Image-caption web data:
━━━━━━━━
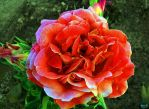 Summer Rose by isider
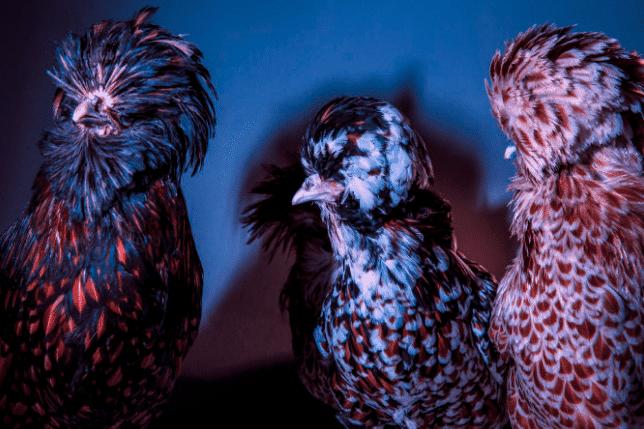 Chic Chicks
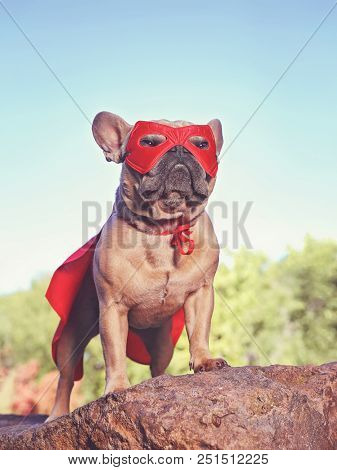 cute french bulldog in a super hero costume  toned with a retro vintage instagram filter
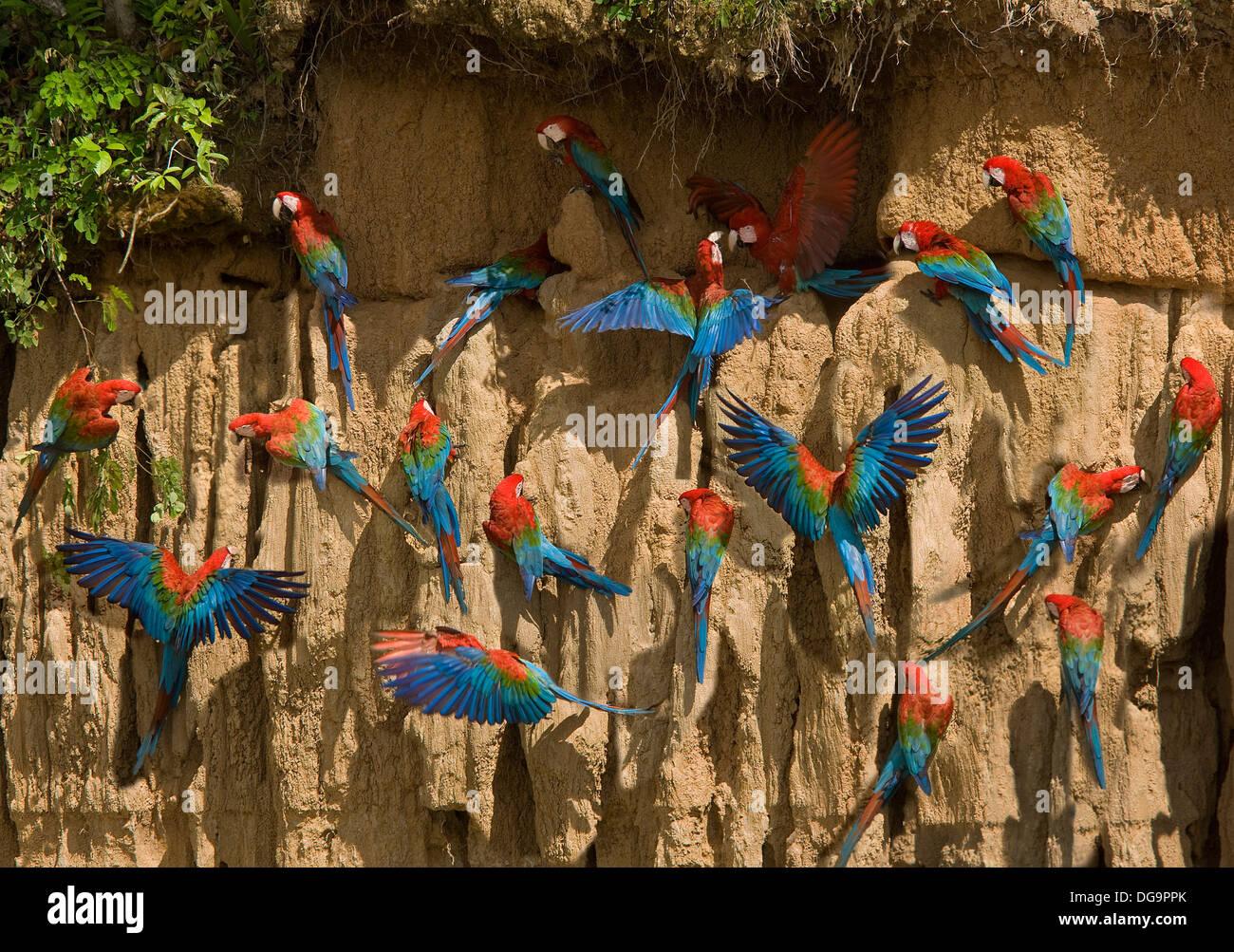 Manu National Park, Peru - Stock Image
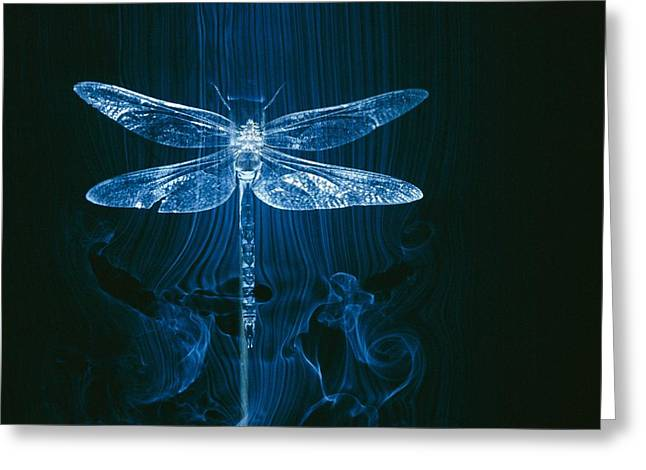 Imagery Of A Dragonfly In A Wind Tunnel Greeting Card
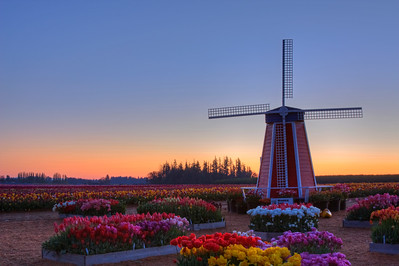 Wooden Shoe Tulip Farm 2014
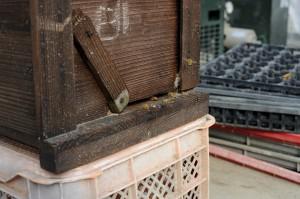 ミツバチの巣箱。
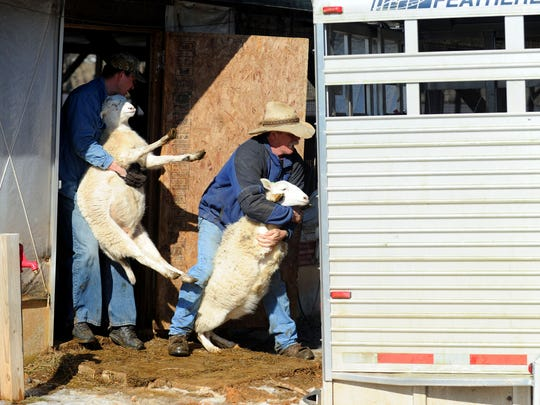 Sergei Kasyanov and Rob Robertson load sheep being purchased onto a waiting cattle trailer. Kasyanov purchased sheep from the Robertsons at Big Valley Ranch near Monterey on Wednesday, Feb. 6, 2013.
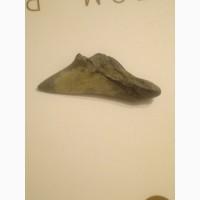 Продам зуб древней акулы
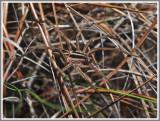 Rabid Wolf Spider (Rabidosa rabida)
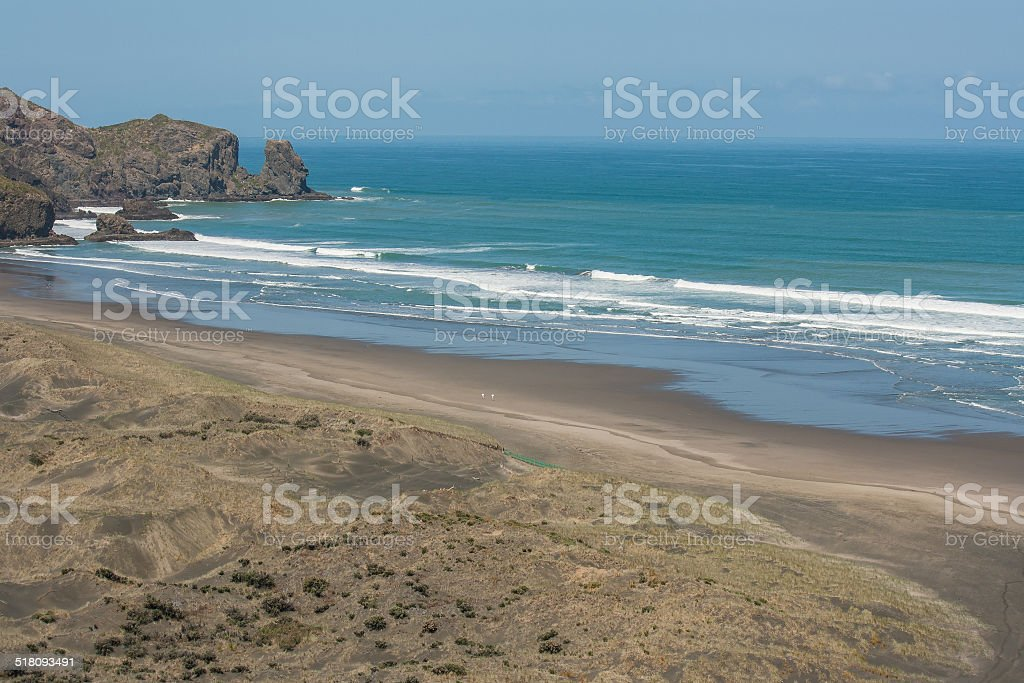 aerial view of Bethells Beach stock photo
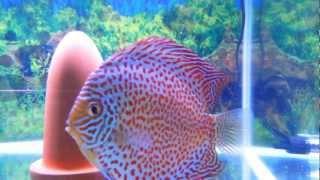 sunny discus in hong kong china discus aquarium fish farm 七彩神仙魚 (旭日水族)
━━━━━━━━
Please set down the lines above word for word and leave out the pictures.

 Summer Rose by isider
 Chic Chicks
 cute french bulldog in a super hero costume  toned with a retro vintage instagram filter
 Manu National Park, Peru - Stock Image
 Imagery Of A Dragonfly In A Wind Tunnel Greeting Card
 Wooden Shoe Tulip Farm 2014
 ミツバチの巣箱。
 Sergei Kasyanov and Rob Robertson load sheep being purchased onto a waiting cattle trailer. Kasyanov purchased sheep from the Robertsons at Big Valley Ranch near Monterey on Wednesday, Feb. 6, 2013.
 Продам зуб древней акулы
 Rabid Wolf Spider (Rabidosa rabida)
 aerial view of Bethells Beach stock photo
 sunny discus in hong kong china discus aquarium fish farm 七彩神仙魚 (旭日水族)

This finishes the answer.